Eventually Millie runs into recently fired newspaper reporter and ne’er-do-well Peter Warne (Clark Gable). Warne sees Millie as his meal ticket back to success. Seeing how her running away from her father to King would make a great story, Warne offers his help to Millie only if he can tag along—otherwise, he will spill the beans on the entire operation. Millie, seeing that she has no choice, agrees and their adventure to New York begins.  

            This film is a classic romantic comedy of its time. The behaviors and actions the audience is supposed to find romantic include:a father slapping his daughter’s face, but only out of frustration and love; a stranger (/Gable) following a young woman on her way to New York; the same man telling her to shut up and telling her how she is going to behave, but only for her own protection; Mille (Colbert) actually liking being “looked after” even when she pretends she doesn’t; and eventually the falling-in-love of the two fugitives. 

            Like most romantic comedies of this era, the leading woman is basically made an infant depending on-- or in Millie’s case, stubbornly depending on-- the kindness of a stranger who is of course a man. Within the first 20 minutes of the film, Warne rescues or tries to rescue Millie at least four times. I find this very unbelievable seeing as how this is the same woman (not girl) who stood up to her father and even jumped off of a boat into an ocean and swam ashore all on her own. To counteract this the movie relies on the fact that she is in fact rich and spoiled. Knowing this, we the audience shouldn’t expect her to know how to keep up with her luggage, know what time her train leaves, or to even keep up with her ticket. How poor Millie has not been eaten by wolves up until now, I just don’t know.

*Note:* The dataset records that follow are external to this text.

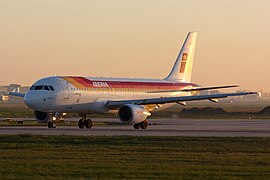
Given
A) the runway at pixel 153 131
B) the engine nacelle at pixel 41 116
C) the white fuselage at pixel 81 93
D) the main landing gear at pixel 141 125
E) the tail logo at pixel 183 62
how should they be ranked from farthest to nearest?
1. the tail logo at pixel 183 62
2. the engine nacelle at pixel 41 116
3. the main landing gear at pixel 141 125
4. the white fuselage at pixel 81 93
5. the runway at pixel 153 131

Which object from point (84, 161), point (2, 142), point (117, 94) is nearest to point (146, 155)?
point (84, 161)

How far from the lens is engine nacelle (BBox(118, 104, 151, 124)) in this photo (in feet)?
187

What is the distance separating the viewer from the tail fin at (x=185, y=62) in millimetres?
71875

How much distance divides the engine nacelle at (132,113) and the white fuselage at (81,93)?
2.45 metres

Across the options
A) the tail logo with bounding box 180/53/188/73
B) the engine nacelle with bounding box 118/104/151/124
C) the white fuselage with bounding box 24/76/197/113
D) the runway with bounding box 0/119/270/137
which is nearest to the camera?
the runway with bounding box 0/119/270/137

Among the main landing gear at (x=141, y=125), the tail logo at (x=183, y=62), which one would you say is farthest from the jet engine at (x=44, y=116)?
the tail logo at (x=183, y=62)

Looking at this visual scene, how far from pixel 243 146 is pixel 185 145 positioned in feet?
8.89

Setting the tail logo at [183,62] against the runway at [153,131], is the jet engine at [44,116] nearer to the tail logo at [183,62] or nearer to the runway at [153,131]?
the runway at [153,131]

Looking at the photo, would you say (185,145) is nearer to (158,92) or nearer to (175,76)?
(158,92)

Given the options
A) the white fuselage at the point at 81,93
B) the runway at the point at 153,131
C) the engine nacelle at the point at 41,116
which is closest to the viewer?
the runway at the point at 153,131

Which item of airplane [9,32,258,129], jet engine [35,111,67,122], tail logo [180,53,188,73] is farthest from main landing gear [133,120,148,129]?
tail logo [180,53,188,73]

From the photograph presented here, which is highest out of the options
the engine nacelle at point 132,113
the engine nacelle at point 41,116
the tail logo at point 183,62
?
the tail logo at point 183,62

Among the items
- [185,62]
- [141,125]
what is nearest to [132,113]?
[141,125]

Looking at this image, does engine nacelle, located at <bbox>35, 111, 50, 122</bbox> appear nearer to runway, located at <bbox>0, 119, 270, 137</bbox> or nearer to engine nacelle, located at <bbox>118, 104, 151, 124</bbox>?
runway, located at <bbox>0, 119, 270, 137</bbox>
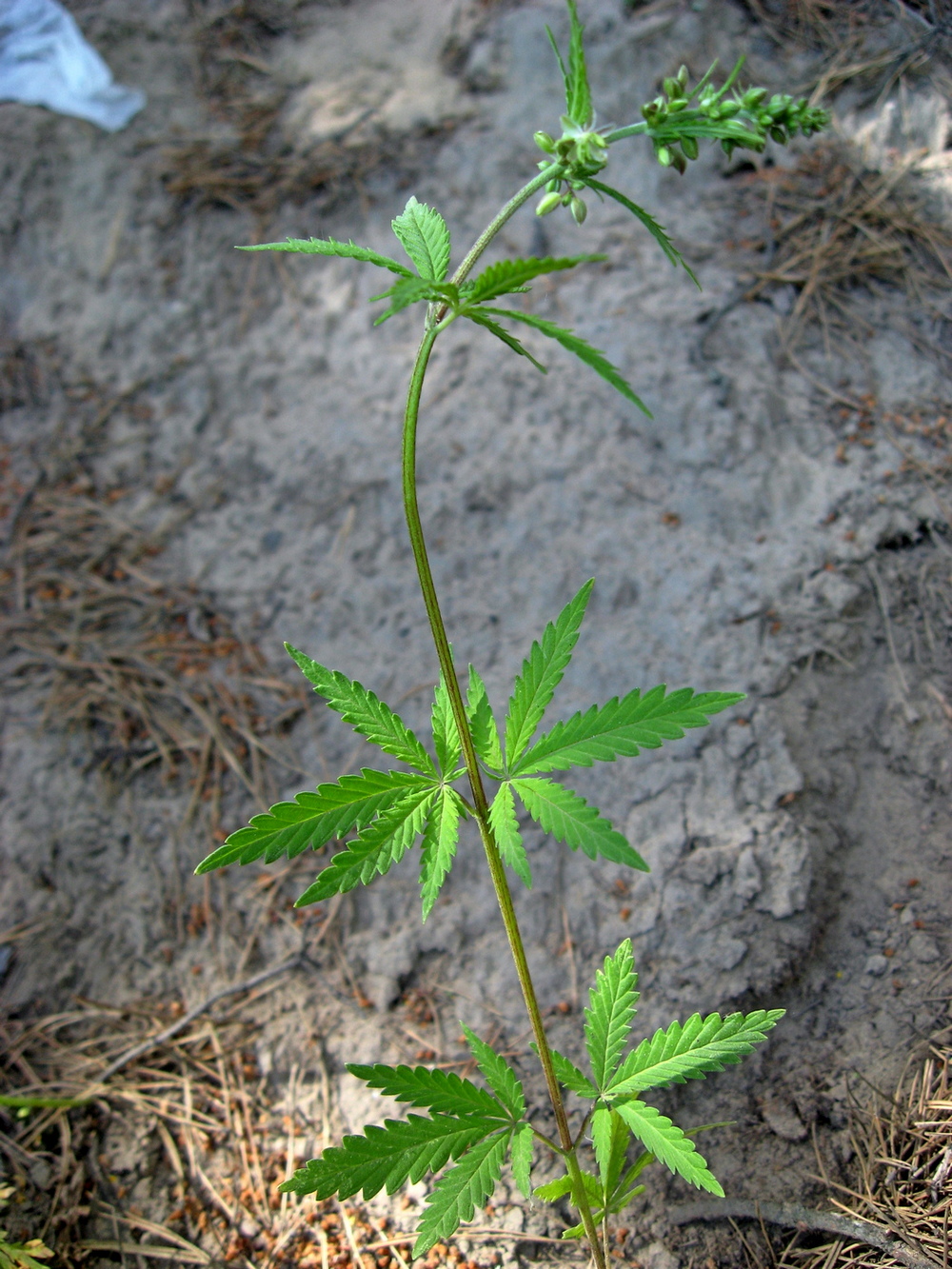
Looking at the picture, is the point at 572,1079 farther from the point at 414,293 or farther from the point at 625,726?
the point at 414,293

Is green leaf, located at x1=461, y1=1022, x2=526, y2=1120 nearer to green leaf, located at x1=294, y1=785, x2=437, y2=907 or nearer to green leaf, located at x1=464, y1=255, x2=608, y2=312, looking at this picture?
green leaf, located at x1=294, y1=785, x2=437, y2=907

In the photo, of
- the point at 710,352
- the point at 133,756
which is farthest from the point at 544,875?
the point at 710,352

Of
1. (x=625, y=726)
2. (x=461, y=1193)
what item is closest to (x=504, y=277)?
(x=625, y=726)

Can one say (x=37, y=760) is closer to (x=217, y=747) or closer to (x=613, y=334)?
(x=217, y=747)

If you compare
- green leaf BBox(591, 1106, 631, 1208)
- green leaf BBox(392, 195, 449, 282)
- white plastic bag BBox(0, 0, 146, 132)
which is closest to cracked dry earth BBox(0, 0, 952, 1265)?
white plastic bag BBox(0, 0, 146, 132)

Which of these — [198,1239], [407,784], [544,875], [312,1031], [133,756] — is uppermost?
[407,784]

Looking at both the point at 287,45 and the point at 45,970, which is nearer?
the point at 45,970
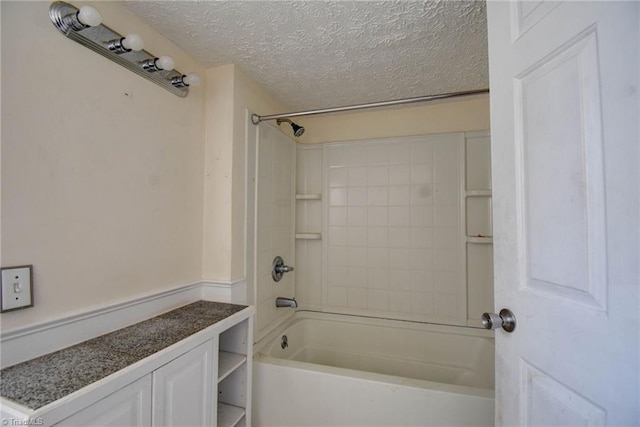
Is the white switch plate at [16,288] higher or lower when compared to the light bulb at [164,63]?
lower

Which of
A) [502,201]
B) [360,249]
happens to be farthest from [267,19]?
[360,249]

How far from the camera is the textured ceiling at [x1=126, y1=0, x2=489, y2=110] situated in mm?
1141

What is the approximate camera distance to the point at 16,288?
0.81 m

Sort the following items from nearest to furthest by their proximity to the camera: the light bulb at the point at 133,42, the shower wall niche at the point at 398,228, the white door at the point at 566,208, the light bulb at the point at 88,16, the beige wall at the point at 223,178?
the white door at the point at 566,208, the light bulb at the point at 88,16, the light bulb at the point at 133,42, the beige wall at the point at 223,178, the shower wall niche at the point at 398,228

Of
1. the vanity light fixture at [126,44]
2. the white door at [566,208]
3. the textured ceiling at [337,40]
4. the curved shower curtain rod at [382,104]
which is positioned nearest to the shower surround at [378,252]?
the curved shower curtain rod at [382,104]

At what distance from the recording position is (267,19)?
1.19m

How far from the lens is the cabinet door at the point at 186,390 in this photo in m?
0.87

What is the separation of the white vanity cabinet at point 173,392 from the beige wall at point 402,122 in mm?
1672

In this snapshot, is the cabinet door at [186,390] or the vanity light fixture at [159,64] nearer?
the cabinet door at [186,390]

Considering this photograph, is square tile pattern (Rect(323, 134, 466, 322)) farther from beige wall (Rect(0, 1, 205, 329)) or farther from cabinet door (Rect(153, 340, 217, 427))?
cabinet door (Rect(153, 340, 217, 427))

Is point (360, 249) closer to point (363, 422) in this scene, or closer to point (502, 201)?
point (363, 422)

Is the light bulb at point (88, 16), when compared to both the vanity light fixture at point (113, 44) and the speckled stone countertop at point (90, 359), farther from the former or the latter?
the speckled stone countertop at point (90, 359)

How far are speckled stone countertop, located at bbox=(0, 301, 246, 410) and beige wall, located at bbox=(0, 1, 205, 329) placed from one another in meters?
0.13

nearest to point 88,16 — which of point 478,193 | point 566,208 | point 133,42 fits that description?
point 133,42
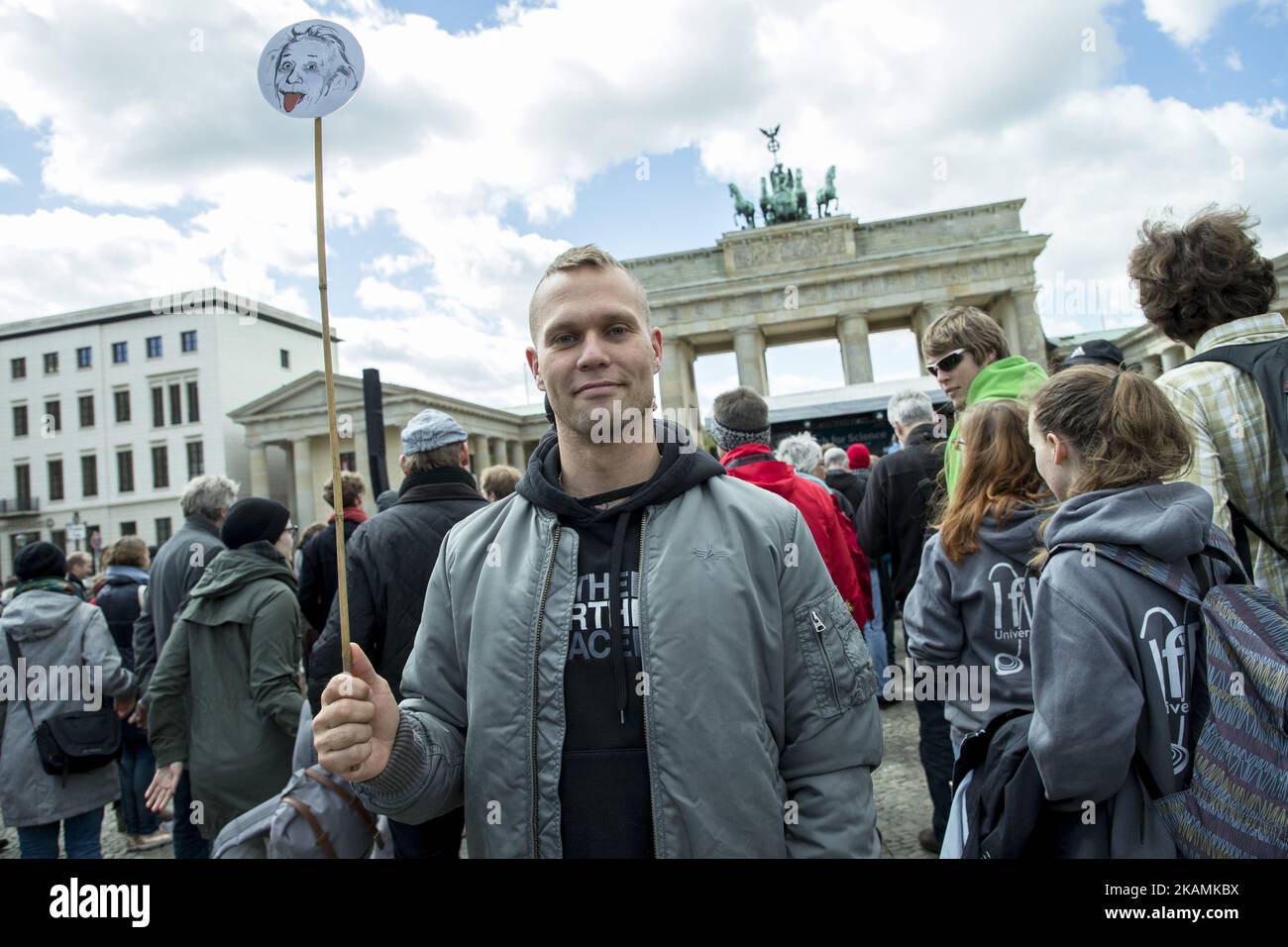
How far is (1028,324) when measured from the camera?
37.8m

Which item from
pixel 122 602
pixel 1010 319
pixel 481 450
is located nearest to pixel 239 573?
pixel 122 602

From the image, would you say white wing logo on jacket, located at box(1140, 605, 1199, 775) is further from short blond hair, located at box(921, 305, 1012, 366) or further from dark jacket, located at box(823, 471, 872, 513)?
dark jacket, located at box(823, 471, 872, 513)

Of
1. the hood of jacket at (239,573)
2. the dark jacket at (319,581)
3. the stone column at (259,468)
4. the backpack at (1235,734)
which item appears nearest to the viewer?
the backpack at (1235,734)

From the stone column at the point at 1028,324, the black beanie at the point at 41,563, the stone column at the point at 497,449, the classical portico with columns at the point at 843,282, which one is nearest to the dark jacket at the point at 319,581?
the black beanie at the point at 41,563

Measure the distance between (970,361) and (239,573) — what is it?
11.6ft

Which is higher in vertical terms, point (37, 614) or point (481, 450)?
point (481, 450)

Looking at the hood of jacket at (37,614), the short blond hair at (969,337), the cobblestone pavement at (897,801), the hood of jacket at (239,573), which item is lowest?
the cobblestone pavement at (897,801)

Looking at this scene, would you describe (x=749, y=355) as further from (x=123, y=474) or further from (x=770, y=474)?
(x=123, y=474)

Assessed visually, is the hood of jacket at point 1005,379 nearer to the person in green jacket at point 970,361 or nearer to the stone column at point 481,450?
the person in green jacket at point 970,361

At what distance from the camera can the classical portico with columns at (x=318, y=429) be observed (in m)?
40.9

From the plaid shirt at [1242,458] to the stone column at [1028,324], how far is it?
126 feet

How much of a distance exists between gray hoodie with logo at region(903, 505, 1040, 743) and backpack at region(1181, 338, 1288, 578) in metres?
0.55
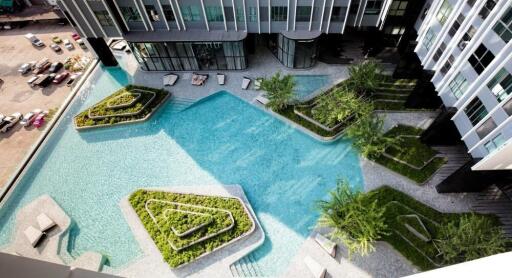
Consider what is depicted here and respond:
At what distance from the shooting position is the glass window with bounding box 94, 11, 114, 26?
3342cm

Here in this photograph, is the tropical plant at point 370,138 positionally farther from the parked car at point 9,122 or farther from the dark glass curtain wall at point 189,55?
the parked car at point 9,122

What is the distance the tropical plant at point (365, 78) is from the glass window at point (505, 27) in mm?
11817

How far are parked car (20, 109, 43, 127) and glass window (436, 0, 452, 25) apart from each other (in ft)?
155

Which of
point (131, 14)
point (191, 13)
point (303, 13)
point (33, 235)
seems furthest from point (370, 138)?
point (33, 235)

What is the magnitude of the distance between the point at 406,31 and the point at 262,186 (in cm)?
2639

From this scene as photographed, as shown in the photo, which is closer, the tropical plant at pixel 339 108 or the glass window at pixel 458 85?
the glass window at pixel 458 85

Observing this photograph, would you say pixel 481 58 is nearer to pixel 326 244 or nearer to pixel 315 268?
pixel 326 244

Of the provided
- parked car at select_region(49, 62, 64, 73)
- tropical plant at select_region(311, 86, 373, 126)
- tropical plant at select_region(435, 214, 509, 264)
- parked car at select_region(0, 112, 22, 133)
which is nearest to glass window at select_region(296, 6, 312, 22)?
tropical plant at select_region(311, 86, 373, 126)

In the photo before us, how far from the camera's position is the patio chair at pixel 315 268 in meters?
22.9

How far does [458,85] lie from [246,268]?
966 inches

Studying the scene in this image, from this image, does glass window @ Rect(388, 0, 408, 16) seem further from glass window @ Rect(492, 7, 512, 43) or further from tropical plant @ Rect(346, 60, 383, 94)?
glass window @ Rect(492, 7, 512, 43)

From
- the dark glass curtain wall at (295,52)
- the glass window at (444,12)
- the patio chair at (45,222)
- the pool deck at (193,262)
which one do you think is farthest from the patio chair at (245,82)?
the patio chair at (45,222)

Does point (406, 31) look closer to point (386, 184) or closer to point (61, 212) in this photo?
point (386, 184)

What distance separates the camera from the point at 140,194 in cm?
2797
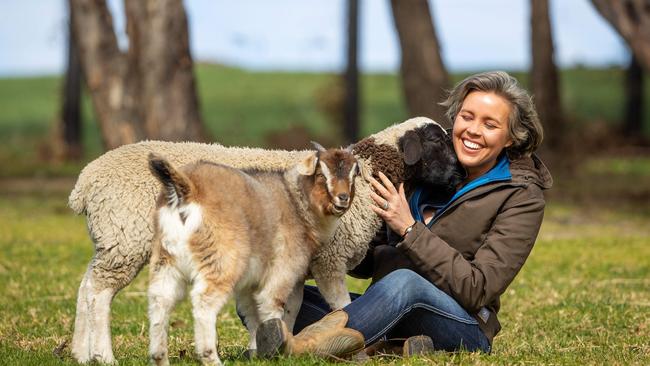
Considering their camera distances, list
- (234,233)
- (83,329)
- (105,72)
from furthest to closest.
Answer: (105,72)
(83,329)
(234,233)

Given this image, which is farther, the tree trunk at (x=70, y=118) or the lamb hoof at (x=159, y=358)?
the tree trunk at (x=70, y=118)

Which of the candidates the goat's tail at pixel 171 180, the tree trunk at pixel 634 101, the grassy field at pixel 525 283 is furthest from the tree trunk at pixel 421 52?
the tree trunk at pixel 634 101

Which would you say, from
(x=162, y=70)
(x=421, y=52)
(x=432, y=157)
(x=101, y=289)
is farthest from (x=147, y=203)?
(x=421, y=52)

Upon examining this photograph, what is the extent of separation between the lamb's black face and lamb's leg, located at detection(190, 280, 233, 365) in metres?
2.05

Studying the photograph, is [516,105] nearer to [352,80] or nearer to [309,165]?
[309,165]

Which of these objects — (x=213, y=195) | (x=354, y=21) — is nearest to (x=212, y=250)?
(x=213, y=195)

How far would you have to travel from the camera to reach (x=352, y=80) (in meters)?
27.2

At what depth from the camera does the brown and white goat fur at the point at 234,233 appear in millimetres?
5434

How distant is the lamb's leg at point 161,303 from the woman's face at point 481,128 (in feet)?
6.55

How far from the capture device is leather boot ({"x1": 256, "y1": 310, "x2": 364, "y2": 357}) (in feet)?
18.7

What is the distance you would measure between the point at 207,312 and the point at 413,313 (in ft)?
4.40

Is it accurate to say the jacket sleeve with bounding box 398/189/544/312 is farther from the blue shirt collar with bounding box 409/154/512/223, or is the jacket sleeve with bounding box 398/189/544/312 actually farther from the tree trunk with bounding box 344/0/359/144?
A: the tree trunk with bounding box 344/0/359/144

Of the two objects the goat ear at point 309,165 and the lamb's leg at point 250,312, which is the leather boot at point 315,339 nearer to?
the lamb's leg at point 250,312

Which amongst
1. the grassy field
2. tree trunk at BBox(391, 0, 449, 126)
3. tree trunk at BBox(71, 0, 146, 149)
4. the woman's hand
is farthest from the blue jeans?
tree trunk at BBox(391, 0, 449, 126)
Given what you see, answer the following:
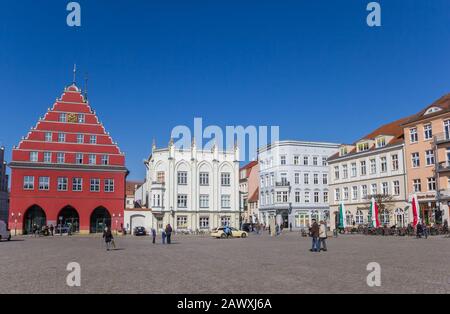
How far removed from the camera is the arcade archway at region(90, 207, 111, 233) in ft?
206

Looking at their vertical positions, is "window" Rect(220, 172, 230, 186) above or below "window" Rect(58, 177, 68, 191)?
above

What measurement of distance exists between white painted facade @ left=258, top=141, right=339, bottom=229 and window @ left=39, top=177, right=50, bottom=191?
33889mm

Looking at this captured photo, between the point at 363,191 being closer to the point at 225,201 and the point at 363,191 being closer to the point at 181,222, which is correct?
the point at 225,201

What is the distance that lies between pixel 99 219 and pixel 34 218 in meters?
8.12

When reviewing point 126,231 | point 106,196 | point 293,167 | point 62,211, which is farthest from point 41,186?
point 293,167

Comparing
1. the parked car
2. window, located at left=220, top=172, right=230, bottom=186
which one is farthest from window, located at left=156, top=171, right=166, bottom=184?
the parked car

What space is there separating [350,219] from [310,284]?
53.8 m

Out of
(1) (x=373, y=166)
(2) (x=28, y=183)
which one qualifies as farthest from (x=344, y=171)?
(2) (x=28, y=183)

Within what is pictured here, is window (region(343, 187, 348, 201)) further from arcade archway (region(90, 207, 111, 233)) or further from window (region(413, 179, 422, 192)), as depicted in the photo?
arcade archway (region(90, 207, 111, 233))

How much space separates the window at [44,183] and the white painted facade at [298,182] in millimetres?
33889

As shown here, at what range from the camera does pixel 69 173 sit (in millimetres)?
62062

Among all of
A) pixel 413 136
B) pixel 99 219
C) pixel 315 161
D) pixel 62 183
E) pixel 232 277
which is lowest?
pixel 232 277
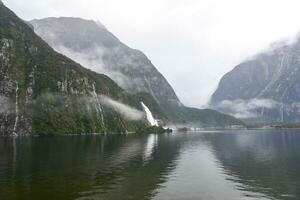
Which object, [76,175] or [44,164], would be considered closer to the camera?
[76,175]

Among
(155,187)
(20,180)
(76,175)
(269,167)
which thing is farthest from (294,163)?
(20,180)

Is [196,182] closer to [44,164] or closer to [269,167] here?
[269,167]

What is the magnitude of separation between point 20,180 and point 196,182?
32.4m

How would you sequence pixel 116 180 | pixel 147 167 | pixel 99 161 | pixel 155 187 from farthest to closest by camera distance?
pixel 99 161, pixel 147 167, pixel 116 180, pixel 155 187

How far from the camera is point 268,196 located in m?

            For all of Millie’s faults, by the middle of the film we begin to see Warne’s cold heart towards Millie melt a little bit. He, like the audience, sees her softer side, her “I’m not just some selfish-rich-idiot side,” and he likes what he sees. This however, is problematic because he knows he has a job to do, and she is his golden ticket back to being a golden-boy at the newspaper where he once held a job.    

            As this is a classic film of the 1930’s, Millie and Warne eventually fall inlove and are no longer afraid to say this to one another; they are married, and are finally able to “let the walls of Jericho fall” –you’ll have to watch the movie to understand that reference.

With all of this film’s flaws, I give this movie, for its era, two thumbs up.